Memory, then, is not neutral. It’s historical, contextual, and unavoidably selective. The aim of teaching should not just be to plant knowledge, but to engineer retrieval. That means shaping the structure of associations, training the system to fire the right rules, and practising them until they’re fast, cheap, and reliable.
Because when memory comes under pressure, it’s not what you know. It’s what fires first. That’s why last-minute revision can have such a powerful - if temporary - effect. It boosts the activation of specific chunks just before they’re needed, making them more likely to win the race for retrieval. The knowledge is already there, perhaps half-buried, but now it’s fresher, clearer, closer to the surface. Under exam conditions, that slight edge in activation strength can make the difference between a clear response and a panicked guess.
So if we know this, what are we doing to do? Are we structuring revision to exploit this window of heightened activation, or are we still relying on vague advice to ‘just go over your notes’? Are we helping students rehearse the specific kinds of retrieval they’ll need under pressure, or leaving it to chance?

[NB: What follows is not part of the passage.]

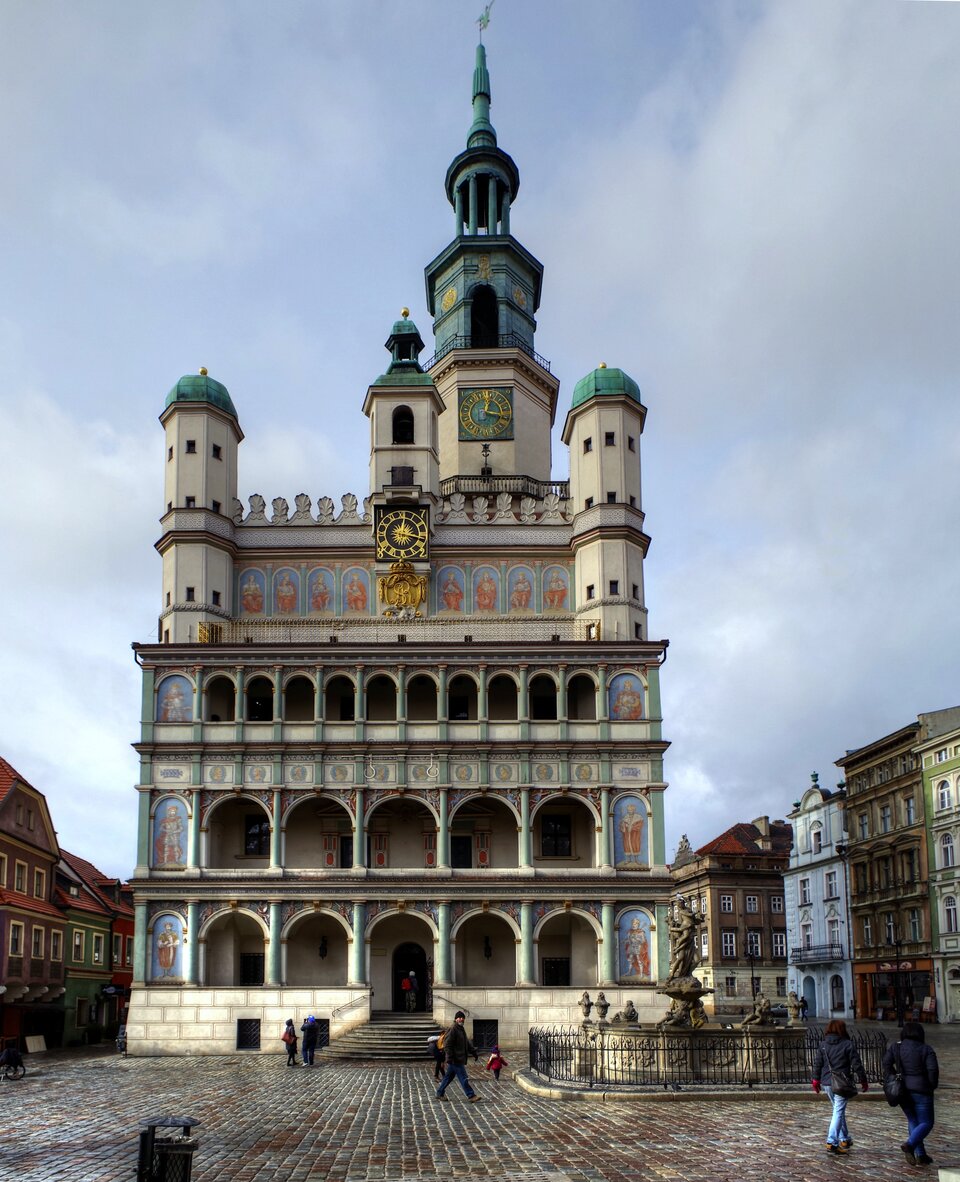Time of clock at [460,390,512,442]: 12:16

What if revision were treated not as recap, but as activation management? What if, instead of ploughing through everything one more time, we asked: what needs to fire first? What’s most likely to be confused? What’s most at risk of being forgotten?
The question isn’t just how well students know something. It’s whether it’s ready when it matters.

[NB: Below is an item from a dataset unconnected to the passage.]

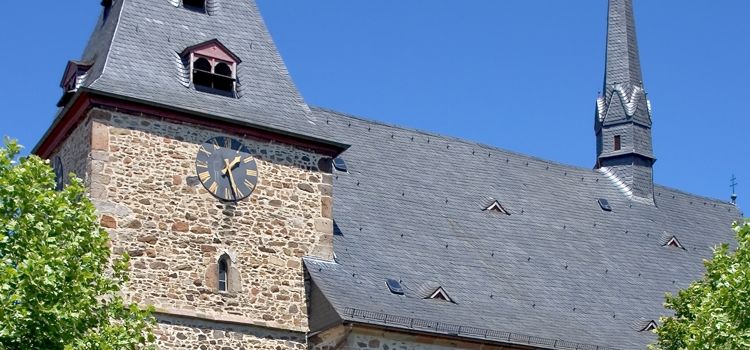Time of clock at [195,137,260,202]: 1:27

See here for my take on learning vs performance
The theory of spreading activation was first formalised by Collins and Quillian (1969) and later refined by Anderson (1983). It posits that concepts are stored as nodes in a semantic network, with activation spreading from one node to others via associative links. The strength and speed of activation depend on factors such as frequency, recency, and contextual relevance. See Collins, A. M., & Quillian, M. R. (1969). Retrieval time from semantic memory & Anderson, J. R. (1983). The Architecture of Cognition.
ACT-R is a cognitive architecture developed by John R. Anderson to model human thought processes as a combination of declarative and procedural knowledge. It assumes cognition operates through production rules selected based on expected utility, with memory retrieval influenced by activation levels shaped by prior use and associative context. See Anderson, J. R. (1993). Rules of the Mind and Anderson, J. R. (1990). The Adaptive Character of Thought. (You have to request access for this one.)

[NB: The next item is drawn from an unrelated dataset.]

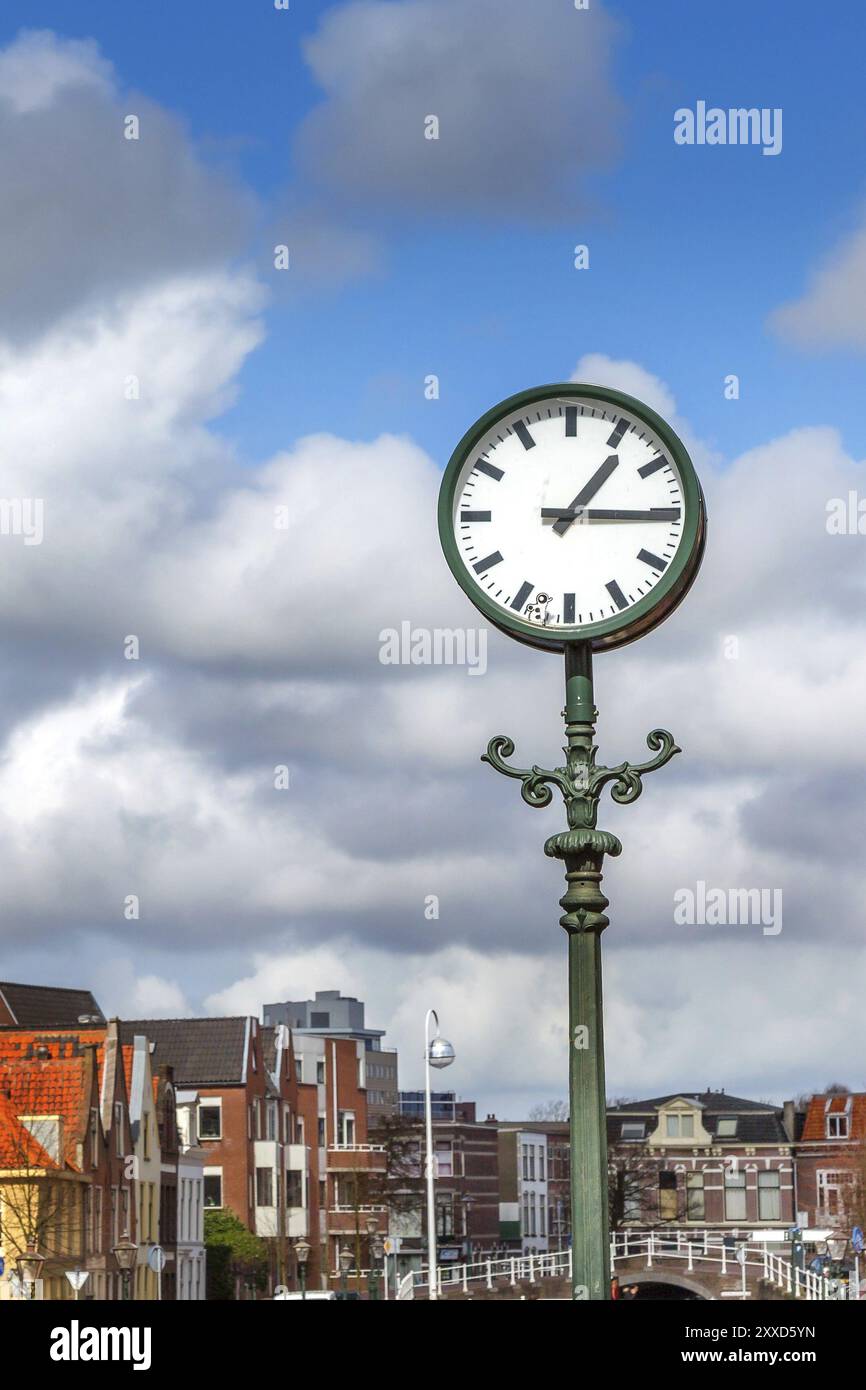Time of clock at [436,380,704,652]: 1:15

Connectionist models, such as parallel distributed processing (PDP) frameworks developed by Rumelhart and McClelland in the 1980s, were initially positioned as alternatives to symbolic, rule-based models like ACT-R. These models emphasise distributed representations and learning via backpropagation rather than explicit rules. However, both traditions converge on the principle that cognition is shaped by patterns of association strengthened through experience. See Rumelhart, D. E., & McClelland, J. L. (1986). Parallel Distributed Processing: Explorations in the Microstructure of Cognition
See Whitehill, J. (2013). Understanding ACT-R – an Outsider’s Perspective. Whitehill highlights a range of issues in the ACT-R literature, including imprecise mathematical definitions, inconsistent formulations of activation and decay, and ambiguity around key terms such as “log-odds.” He also points out that ACT-R’s single-goal-stack architecture lacks mechanisms for handling goal interruption or conflict, common features of real-world cognition, particularly in dynamic settings like classrooms.